* _Problem statement_: Please reproduce, line for line, the part of the listing that opens with the line containing "From poppy flower" and runs through the end of the listing.

┏━━

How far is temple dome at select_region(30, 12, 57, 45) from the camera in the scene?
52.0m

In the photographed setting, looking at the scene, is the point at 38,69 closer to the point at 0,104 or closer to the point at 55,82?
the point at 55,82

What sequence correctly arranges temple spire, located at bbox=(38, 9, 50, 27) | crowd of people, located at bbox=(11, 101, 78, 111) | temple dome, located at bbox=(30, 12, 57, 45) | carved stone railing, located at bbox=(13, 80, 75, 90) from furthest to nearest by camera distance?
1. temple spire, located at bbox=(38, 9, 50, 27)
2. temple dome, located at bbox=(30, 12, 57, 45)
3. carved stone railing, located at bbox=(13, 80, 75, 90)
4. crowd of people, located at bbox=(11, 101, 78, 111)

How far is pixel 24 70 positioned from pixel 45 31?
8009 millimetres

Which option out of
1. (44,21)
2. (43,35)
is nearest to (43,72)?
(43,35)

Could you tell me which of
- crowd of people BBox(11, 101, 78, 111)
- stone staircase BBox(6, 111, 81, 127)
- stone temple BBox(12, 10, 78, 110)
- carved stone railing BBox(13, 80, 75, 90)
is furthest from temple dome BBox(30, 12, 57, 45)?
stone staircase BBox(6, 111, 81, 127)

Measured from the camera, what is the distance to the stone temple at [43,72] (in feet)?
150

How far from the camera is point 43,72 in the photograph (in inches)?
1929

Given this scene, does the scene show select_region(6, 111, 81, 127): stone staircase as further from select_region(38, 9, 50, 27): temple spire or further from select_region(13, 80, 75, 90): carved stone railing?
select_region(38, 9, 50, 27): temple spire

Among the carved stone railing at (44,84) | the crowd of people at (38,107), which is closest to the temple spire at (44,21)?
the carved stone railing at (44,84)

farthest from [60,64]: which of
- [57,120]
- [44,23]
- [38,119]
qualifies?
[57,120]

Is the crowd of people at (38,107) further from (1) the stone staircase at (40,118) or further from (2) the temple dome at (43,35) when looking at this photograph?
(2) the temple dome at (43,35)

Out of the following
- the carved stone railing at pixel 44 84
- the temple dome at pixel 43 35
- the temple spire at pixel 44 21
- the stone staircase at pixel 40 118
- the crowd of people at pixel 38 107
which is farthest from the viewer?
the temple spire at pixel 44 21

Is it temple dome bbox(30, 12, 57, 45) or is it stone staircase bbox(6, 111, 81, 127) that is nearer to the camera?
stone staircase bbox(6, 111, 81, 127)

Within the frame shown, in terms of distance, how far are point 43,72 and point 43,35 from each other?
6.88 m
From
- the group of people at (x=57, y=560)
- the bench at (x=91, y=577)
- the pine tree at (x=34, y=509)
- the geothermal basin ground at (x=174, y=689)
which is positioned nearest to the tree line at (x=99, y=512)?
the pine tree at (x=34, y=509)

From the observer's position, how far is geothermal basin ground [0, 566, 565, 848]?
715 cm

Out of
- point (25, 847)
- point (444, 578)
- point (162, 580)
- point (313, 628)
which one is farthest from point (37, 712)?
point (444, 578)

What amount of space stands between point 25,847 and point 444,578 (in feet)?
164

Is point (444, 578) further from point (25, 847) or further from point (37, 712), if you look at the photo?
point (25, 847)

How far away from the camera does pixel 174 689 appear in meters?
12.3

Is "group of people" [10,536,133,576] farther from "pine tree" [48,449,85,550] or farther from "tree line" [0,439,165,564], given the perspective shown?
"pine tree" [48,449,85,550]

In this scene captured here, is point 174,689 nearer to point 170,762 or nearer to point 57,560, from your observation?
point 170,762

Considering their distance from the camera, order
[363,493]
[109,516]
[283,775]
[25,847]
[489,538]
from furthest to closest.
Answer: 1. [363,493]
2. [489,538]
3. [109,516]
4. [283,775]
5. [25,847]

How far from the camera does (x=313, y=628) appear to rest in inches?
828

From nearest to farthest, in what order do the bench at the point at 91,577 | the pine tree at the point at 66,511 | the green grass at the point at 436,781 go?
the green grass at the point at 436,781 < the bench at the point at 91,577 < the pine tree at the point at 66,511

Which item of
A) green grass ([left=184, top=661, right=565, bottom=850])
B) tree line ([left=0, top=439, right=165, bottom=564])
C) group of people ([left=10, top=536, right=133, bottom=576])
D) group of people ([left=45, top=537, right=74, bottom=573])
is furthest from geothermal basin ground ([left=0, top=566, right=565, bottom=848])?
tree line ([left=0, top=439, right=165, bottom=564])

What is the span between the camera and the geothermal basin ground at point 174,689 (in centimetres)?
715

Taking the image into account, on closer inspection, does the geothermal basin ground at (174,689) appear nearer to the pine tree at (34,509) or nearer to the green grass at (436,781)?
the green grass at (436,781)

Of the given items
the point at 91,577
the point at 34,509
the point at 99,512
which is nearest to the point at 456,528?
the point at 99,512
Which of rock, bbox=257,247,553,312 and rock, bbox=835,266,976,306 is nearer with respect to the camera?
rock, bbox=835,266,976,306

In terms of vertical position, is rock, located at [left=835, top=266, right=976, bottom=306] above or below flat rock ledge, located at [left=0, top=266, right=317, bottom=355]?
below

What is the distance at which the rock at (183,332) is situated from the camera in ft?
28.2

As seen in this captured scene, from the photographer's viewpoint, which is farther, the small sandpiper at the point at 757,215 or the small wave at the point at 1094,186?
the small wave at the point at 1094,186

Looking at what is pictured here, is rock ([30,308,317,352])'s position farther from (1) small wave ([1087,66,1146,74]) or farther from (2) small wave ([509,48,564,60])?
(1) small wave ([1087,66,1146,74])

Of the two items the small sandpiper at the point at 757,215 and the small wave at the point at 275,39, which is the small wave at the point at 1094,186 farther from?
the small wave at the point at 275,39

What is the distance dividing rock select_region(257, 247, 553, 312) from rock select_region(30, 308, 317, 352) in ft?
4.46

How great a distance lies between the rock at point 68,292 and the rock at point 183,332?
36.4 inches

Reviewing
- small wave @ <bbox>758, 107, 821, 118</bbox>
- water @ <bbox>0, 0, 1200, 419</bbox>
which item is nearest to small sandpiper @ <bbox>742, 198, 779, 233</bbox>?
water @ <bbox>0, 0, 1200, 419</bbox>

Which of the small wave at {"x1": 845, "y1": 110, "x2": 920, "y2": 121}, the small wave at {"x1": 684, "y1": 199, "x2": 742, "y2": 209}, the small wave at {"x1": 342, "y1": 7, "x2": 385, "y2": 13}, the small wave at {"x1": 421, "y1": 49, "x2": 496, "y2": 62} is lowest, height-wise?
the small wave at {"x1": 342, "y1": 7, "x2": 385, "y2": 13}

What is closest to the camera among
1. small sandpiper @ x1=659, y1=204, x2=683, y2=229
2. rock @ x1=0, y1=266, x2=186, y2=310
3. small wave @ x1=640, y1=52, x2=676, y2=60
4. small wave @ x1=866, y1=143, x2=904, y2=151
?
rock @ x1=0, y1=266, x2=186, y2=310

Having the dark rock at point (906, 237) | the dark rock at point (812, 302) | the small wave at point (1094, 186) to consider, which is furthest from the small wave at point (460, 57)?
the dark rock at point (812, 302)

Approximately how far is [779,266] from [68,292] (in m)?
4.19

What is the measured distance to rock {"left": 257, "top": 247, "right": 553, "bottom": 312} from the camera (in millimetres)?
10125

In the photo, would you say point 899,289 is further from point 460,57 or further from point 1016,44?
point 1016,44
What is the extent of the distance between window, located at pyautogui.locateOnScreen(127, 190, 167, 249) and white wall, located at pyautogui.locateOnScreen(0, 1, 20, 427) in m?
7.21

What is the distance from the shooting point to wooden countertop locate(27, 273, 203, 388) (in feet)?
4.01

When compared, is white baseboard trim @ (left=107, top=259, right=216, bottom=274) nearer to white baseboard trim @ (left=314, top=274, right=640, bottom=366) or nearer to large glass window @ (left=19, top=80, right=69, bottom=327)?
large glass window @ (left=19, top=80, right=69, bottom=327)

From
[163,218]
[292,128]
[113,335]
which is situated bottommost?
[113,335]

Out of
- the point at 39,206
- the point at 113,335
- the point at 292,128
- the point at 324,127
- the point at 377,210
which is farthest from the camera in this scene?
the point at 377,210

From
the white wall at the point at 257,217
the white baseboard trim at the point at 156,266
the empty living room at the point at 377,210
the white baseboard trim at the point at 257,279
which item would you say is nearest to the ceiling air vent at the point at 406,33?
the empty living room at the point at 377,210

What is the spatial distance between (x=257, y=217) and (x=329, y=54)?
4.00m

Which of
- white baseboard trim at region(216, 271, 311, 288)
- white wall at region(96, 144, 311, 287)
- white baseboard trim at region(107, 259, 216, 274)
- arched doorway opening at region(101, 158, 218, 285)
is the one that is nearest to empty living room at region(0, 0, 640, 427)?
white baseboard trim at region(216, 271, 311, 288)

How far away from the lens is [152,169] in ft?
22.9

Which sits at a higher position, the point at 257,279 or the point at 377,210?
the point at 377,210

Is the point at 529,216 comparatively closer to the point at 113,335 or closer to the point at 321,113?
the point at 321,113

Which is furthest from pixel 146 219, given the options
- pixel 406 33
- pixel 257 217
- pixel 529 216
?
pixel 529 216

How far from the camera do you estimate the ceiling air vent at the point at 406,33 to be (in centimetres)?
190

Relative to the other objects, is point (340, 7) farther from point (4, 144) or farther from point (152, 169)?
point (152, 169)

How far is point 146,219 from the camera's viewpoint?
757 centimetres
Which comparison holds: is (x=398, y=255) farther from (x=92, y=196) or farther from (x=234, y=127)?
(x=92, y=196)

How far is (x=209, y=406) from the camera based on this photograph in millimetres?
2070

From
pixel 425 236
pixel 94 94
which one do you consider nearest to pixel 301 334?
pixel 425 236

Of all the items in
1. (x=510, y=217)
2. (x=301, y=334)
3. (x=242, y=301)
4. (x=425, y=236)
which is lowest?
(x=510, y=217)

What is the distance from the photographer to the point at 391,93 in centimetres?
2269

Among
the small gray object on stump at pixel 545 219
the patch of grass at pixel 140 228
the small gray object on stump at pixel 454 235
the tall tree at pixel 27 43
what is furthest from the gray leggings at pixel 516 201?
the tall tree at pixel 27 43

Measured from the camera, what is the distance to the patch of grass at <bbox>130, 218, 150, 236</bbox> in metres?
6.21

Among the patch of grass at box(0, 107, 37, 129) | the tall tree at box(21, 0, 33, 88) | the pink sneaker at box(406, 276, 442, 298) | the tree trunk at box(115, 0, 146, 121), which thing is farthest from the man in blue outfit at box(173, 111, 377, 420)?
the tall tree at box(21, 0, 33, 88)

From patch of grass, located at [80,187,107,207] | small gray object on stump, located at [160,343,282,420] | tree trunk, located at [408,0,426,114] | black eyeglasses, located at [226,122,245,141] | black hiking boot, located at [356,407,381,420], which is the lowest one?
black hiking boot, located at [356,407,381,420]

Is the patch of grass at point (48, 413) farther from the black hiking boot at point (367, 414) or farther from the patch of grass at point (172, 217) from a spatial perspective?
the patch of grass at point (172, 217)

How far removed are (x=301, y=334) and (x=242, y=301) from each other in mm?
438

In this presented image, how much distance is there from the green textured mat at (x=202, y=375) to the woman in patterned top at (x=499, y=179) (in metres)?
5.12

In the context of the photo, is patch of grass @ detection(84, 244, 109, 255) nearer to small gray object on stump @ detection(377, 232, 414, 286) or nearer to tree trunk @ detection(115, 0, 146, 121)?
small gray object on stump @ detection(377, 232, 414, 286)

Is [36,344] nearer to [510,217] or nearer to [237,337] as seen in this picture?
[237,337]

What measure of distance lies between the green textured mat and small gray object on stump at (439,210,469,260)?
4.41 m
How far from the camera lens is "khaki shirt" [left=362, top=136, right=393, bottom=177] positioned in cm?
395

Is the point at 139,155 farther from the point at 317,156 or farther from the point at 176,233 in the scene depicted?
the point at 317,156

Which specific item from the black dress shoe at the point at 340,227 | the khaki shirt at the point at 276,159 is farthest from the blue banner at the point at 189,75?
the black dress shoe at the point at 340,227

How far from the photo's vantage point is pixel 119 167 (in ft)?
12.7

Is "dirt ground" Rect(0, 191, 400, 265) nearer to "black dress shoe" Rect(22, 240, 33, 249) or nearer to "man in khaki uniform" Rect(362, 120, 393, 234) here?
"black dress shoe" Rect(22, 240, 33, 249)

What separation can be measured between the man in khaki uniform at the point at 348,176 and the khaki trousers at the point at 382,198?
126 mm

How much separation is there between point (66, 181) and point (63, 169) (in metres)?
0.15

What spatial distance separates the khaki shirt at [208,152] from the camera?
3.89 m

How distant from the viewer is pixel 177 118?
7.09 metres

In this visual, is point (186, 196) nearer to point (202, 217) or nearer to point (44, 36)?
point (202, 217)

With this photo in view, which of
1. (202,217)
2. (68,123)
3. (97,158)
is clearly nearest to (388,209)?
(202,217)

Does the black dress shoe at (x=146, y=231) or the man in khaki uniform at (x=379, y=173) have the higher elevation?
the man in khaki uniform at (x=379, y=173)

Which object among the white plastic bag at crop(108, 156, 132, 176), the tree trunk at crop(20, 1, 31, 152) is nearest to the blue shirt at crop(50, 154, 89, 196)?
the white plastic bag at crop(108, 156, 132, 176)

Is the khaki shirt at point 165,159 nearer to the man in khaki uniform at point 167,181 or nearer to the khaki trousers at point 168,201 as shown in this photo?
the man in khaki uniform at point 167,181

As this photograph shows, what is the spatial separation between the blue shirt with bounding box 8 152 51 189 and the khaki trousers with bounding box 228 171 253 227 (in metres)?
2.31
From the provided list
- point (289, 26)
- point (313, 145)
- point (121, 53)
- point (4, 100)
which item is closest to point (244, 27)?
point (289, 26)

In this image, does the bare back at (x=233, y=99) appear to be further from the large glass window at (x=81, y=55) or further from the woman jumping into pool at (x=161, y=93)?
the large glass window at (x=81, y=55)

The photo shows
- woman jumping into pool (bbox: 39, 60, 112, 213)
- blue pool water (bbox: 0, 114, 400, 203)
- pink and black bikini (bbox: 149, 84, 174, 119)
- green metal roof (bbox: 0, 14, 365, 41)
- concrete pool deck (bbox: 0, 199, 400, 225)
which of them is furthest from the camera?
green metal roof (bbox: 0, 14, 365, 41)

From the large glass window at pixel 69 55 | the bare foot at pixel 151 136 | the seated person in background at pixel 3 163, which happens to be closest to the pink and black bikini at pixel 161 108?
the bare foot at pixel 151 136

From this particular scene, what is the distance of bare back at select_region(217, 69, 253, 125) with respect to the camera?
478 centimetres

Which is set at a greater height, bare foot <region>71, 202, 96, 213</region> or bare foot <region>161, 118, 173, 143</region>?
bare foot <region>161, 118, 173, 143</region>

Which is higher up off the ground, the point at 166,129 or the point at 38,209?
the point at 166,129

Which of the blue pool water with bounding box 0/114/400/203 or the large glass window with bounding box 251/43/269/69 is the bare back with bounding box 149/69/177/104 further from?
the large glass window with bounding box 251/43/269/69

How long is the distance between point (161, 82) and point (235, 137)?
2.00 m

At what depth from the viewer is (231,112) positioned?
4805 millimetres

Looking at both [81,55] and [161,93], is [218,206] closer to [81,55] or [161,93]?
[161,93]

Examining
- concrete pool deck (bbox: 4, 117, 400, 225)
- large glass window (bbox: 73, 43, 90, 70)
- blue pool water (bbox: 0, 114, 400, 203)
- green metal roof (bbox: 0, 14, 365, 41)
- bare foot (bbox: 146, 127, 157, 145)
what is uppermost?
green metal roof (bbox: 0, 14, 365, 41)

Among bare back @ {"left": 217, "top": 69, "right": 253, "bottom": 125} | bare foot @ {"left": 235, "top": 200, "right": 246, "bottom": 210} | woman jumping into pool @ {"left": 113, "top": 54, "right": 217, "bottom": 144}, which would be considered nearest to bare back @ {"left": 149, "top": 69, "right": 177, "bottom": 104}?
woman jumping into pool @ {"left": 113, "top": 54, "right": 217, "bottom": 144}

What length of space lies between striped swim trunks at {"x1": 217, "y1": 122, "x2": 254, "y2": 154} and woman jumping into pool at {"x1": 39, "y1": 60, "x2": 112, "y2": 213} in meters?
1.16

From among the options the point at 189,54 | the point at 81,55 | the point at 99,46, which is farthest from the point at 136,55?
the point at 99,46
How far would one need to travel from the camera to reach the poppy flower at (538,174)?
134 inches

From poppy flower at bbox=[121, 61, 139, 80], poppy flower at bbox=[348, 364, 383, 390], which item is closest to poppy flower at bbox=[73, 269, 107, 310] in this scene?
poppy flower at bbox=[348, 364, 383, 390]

┗━━

* _Written response_:
From poppy flower at bbox=[121, 61, 139, 80], poppy flower at bbox=[348, 364, 383, 390], which item is closest to poppy flower at bbox=[73, 269, 107, 310] in this scene?
poppy flower at bbox=[348, 364, 383, 390]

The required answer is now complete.